Silencing trains’ horns as they pass through town remains an expensive proposition, the Batavia city services committee learned Tuesday night.

According to engineering consultant Jim Bibby, it would cost at least $3 million to install four-arm gates at eight crossings on the east side, on a spur of the Burlington Northern Santa Fe Line used to deliver freight to businesses.

And, Bibby said, there’s no federal money available for the gates, and only a possibility of getting some state money if the work is deemed safety-related.

The line crosses a private road at Amcor, off Route 25; Bond Drive; Laurel, Adams, Van Buren, Webster, Prairie and Wilson streets; and Raddant Road. The Federal Railway Administration reports there are four trains per day.

In 2005, federal authorities required trains to sound their horns when approaching unprotected crossings. Quiet zones can be established if four-arm gates are installed, if 100-foot medians or bollards are installed at two-arm gate crossings, if wayside horns are installed or if crossings are closed.

Medians would hurt businesses at Wilson and Prairie, including a strip mall on one corner and a garage on another. People wouldn’t be able to turn in, as the driveways would have to be closed.

“East Wilson and Prairie is an extremely complicated crossing,” Bibby said.

Residents’ complaints were first investigated in 2009 when they said the noise seemed to have increased.

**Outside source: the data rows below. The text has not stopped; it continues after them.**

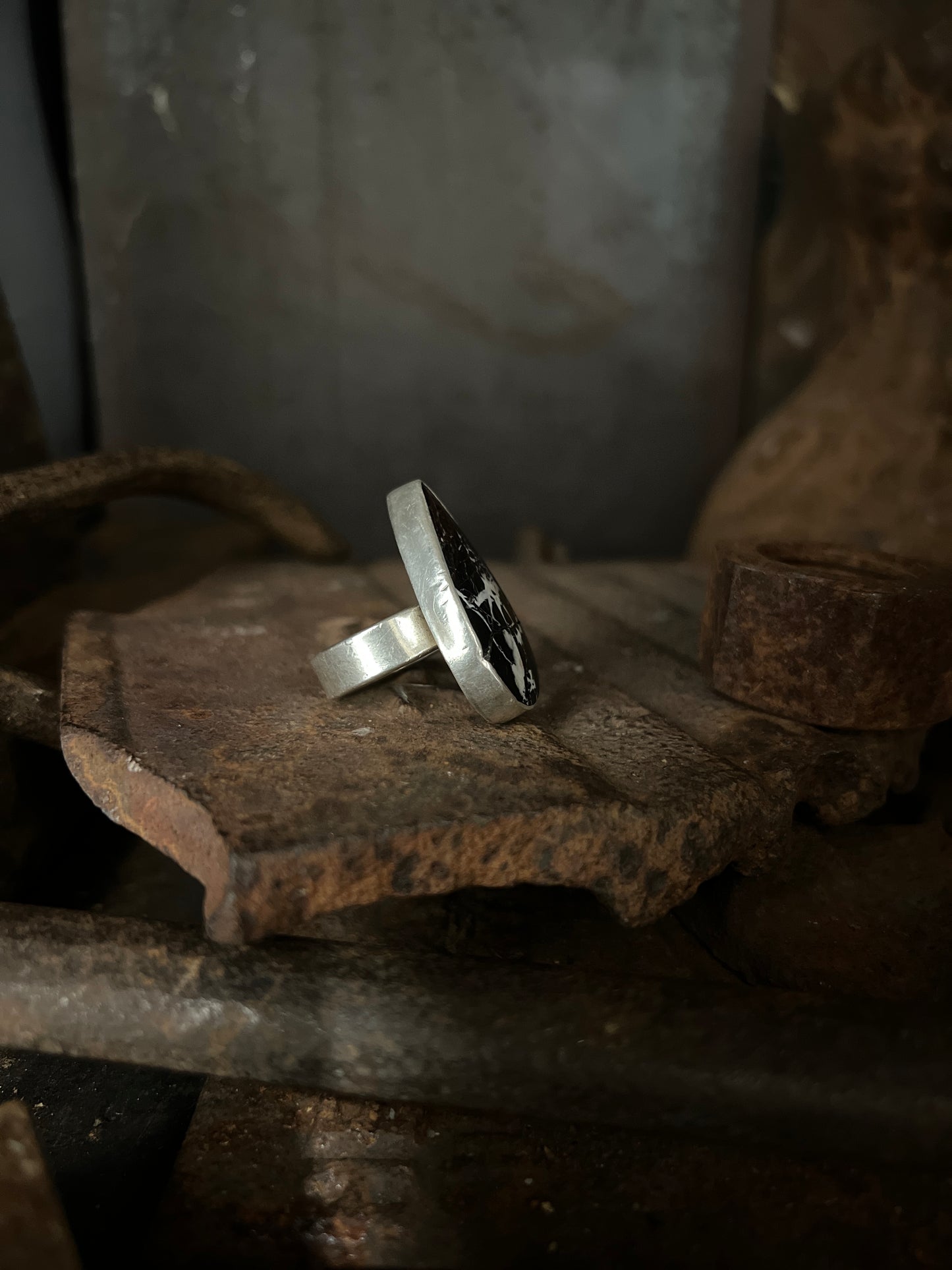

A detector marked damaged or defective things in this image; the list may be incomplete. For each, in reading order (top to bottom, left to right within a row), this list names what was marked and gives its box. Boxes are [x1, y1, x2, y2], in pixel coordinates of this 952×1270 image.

rusted metal surface [695, 13, 952, 561]
rusted metal surface [0, 670, 59, 747]
rusted metal bracket arm [0, 670, 59, 747]
rusted metal bracket arm [0, 449, 350, 563]
pitted rust texture [0, 449, 350, 563]
rusted metal surface [0, 452, 350, 561]
rusty curved metal bracket [0, 447, 350, 741]
rusted metal surface [57, 561, 924, 939]
rusty metal plate [59, 561, 924, 939]
pitted rust texture [59, 561, 924, 939]
corroded metal scrap [59, 558, 924, 944]
pitted rust texture [695, 540, 952, 731]
rusted metal surface [695, 540, 952, 731]
rusty bolt head [695, 540, 952, 731]
rusted metal surface [1, 899, 952, 1163]
rusted metal bracket arm [1, 904, 952, 1163]
pitted rust texture [5, 904, 952, 1163]
pitted rust texture [0, 1102, 80, 1270]
rusted metal surface [0, 1102, 81, 1270]
rusted metal surface [151, 1082, 952, 1270]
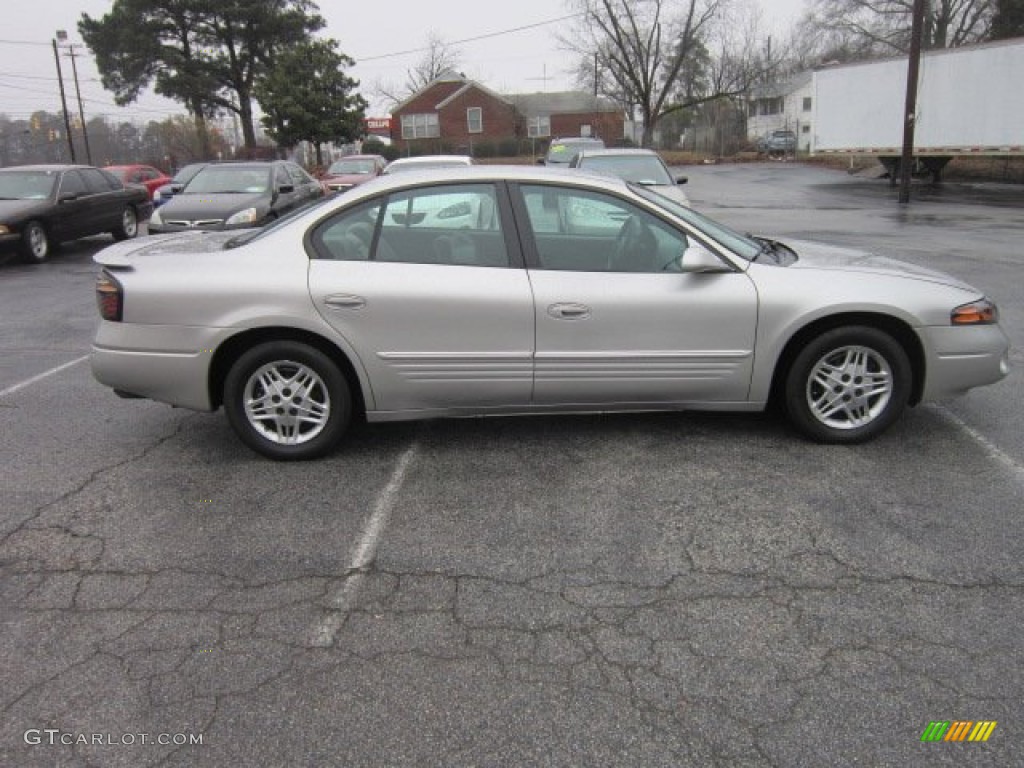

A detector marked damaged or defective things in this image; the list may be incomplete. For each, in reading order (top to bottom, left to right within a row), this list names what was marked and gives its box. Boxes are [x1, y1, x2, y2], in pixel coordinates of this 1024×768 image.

cracked pavement [2, 170, 1024, 768]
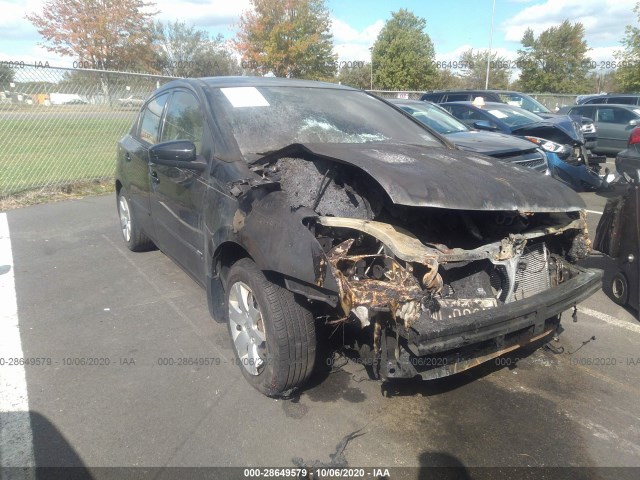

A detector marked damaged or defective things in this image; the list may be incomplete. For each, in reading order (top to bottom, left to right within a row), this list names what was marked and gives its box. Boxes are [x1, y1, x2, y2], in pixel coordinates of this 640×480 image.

severely damaged car [116, 77, 604, 396]
crumpled hood [258, 142, 588, 211]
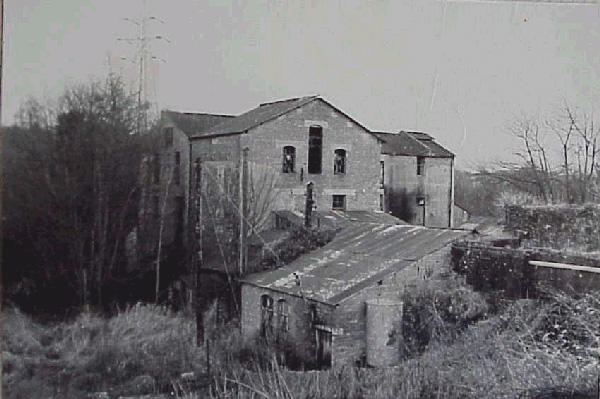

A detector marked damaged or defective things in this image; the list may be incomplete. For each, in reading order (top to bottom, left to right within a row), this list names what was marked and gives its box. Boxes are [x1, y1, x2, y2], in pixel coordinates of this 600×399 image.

rusted roofing [163, 111, 236, 139]
rusted roofing [202, 96, 318, 137]
rusted roofing [376, 130, 454, 158]
rusted roofing [243, 225, 468, 306]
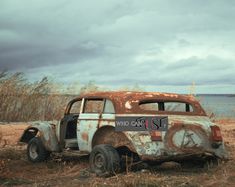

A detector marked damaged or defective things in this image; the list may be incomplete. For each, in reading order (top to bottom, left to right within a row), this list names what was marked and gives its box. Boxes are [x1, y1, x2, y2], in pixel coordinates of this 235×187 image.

rusted abandoned car [19, 91, 228, 175]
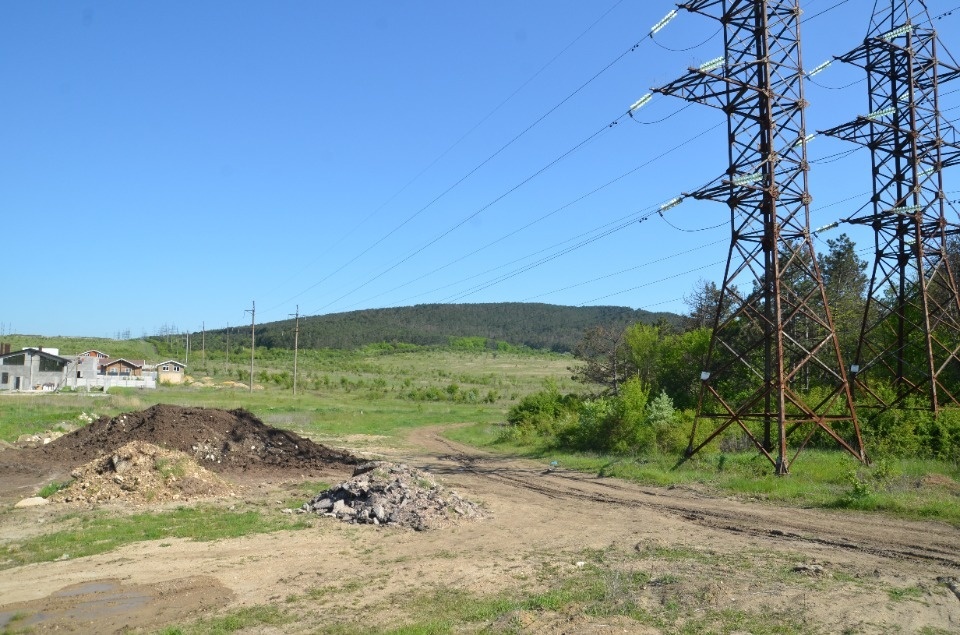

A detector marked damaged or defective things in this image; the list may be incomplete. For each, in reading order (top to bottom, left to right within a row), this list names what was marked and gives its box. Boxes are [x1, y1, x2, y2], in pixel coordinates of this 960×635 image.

rusty transmission tower [652, 0, 872, 472]
rusty transmission tower [816, 0, 960, 414]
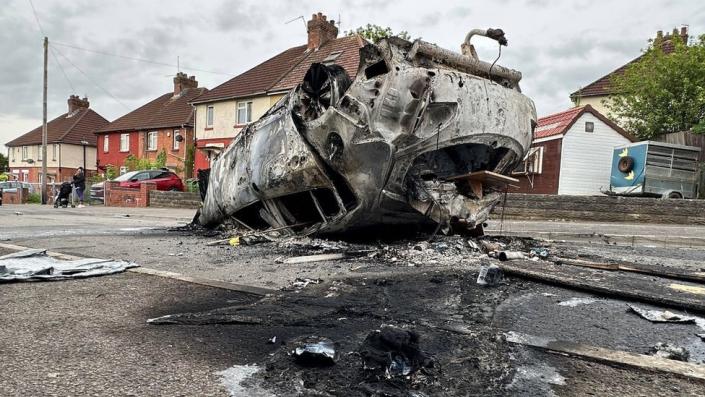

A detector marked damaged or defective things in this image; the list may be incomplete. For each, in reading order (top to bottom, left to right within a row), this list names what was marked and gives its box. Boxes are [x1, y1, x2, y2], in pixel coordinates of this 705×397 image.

It was discovered a train engineer had not been following the new rules until then.

Resident Duke Wahl, of the 800 block of Manchester Avenue, said it is unlikely the state would pay. There have been six accidents the last 36 years and in five of them a vehicle hit a train. No one was injured.

“You won’t have anything to base it (asking the state for cash) on because nobody’s been getting killed in this town at the crossings,” Wahl said.

Joseph Messerklinger, of the 200 block of Laurel, said “the simple solution to the whole thing is right here,” then waved earplugs. “They work in the house and outside the house.”

Several others at the meeting said the earplugs don’t work. Two said they may move because of the noise. Several also complained that late at night, a train stops behind a store at Prairie and Wilson, and idles for at least 20 minutes while the engineer goes into the store. City officials promised to speak to BNSF officials about the practice.